### EXERCISE 1
Answer these from the passage on getting a teen to see a psychiatrist:
(a) According to the passage, what does the idea of seeing a professional prove to some teens?
(b) Which two labels does the passage say not to use?
(c) What does the passage say your initial approach will affect?
### EXERCISE 2
Reproduce the section of the passage on getting a teen to see a psychiatrist that opens with the words "However, other teenage" and closes with "a neutral perspective.".
### EXERCISE 3
Take the passage on getting a teen to see a psychiatrist further, picking up right after its last sentence.

### TEXT SEGMENT

****

If you believe that your teenager can benefit from seeing a psychiatrist, then the next logical step is to convince your teen to consider it. Some teens appreciate the idea of seeing a professional talk about their problems because it proves that their parents care about them and are encouraging them to have a neutral and safe outlet.
However, other teenage kids resist psychiatric help. If your teen is one of these, you need to explain to them why talking to this adult stranger would help anything. Here are a few tips on how to get a positive conversation going:
How to Bring Up the Subject
Treat your child with respect to the way you broach the idea about going to a psychiatrist. Your initial approach will affect how your teen will react.
Avoid embarrassing your teen by coming from a place of compassion and empathy. Share your thoughts and concerns about why you think they could benefit from talking to someone who has a neutral perspective.
To avoid a negative reaction to the idea of seeing a psychiatrist, don’t use labels such as “strange” or “abnormal.” You can start by saying how every teenager goes through things, including yourself when you were a teen – and that “I’m concerned about the changes in your behavior.”

****

[Quantitative chart reasoning data]

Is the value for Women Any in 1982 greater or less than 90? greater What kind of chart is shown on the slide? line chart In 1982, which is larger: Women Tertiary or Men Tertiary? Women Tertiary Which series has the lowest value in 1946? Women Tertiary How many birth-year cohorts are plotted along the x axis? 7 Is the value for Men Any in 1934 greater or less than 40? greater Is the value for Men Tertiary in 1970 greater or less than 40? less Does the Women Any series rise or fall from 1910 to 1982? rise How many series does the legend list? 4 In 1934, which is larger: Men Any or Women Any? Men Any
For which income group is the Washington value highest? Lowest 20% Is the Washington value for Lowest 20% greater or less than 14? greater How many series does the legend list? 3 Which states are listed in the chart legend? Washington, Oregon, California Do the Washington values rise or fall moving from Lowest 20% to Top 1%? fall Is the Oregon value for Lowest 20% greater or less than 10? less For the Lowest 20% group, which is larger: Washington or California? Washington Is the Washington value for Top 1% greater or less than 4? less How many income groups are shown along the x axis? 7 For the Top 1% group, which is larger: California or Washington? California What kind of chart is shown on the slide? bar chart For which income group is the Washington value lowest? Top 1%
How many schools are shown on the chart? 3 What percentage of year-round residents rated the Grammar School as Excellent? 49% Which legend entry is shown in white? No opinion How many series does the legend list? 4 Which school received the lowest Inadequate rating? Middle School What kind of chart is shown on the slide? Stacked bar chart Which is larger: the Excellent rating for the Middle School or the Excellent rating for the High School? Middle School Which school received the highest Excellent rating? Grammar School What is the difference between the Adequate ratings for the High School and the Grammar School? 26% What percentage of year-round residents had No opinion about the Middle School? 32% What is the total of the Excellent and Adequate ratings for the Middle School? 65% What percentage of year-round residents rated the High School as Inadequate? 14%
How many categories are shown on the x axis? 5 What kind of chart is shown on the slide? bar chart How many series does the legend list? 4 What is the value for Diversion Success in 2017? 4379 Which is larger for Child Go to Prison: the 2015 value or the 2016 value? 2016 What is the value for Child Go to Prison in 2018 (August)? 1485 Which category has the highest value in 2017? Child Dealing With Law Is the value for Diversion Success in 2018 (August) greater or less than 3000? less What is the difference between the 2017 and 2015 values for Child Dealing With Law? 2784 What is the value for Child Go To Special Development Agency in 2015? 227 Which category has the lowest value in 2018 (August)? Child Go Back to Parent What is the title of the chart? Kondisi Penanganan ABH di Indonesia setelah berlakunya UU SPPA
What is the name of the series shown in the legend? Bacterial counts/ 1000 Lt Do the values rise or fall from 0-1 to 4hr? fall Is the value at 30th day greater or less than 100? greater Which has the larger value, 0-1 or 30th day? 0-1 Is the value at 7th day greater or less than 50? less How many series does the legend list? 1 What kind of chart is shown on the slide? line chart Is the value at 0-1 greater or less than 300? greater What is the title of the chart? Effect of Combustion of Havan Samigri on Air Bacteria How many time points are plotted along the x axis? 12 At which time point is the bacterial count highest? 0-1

****

### EXERCISE RESPONSE 1
(a) That their parents care about them and are encouraging them to have a neutral and safe outlet.
(b) "Strange" and "abnormal."
(c) How your teen will react.

### EXERCISE RESPONSE 2
However, other teenage kids resist psychiatric help. If your teen is one of these, you need to explain to them why talking to this adult stranger would help anything. Here are a few tips on how to get a positive conversation going:
How to Bring Up the Subject
Treat your child with respect to the way you broach the idea about going to a psychiatrist. Your initial approach will affect how your teen will react.
Avoid embarrassing your teen by coming from a place of compassion and empathy. Share your thoughts and concerns about why you think they could benefit from talking to someone who has a neutral perspective.

### EXERCISE RESPONSE 3
Be ready to talk about what you went through yourself, or what someone close to you or your teen went through at around their same age. Use examples of people who are upstanding and normal today.
Ask About Their Thoughts and Feelings
During the conversation, ask your teen about what they think of the idea. Make it an open-ended question, and tell them they can let you know later on. This shows that you value their input.
Your teenager may ask about confidentiality. You can tell the child that this is a discussion between you and the counselor and that the counselor will explain the confidentiality at the beginning of their conversation together.
Your teen may be reluctant about going to an actual psychiatrist’s office, but – like other kids who are all growing up with smartphones and the internet as part of the normal world – they may feel comfortable talking to a counselor via video chat. This is a good option to explore with your teen.
Once your teenager gets comfortable with seeing the psychiatrist through telepsychiatry, making the move to in-person counseling may be easier. Wait until you see this progress before bringing up this idea, though. Remain open to the idea of the child continuing to see the psychiatrist via video chat.
Psychiatrist in NYC and Southbury, CT
It is important to choose a psychiatrist who your teen can trust and feel comfortable with. Dr. Mark Stracks of Psy-Visions has years of experience in providing helpful mental health services to teenage patients. With his calm and comforting demeanor, and his way of relating to patients of all ages, your teen will feel at ease relatively quickly.
If you would like to schedule a psychiatric evaluation for your teen, call Dr. Stracks’ office in New York at (718) 887-2918 or in Connecticut at (203) 405-1745, or fill out our online form to send a confidential message to Dr. Stracks.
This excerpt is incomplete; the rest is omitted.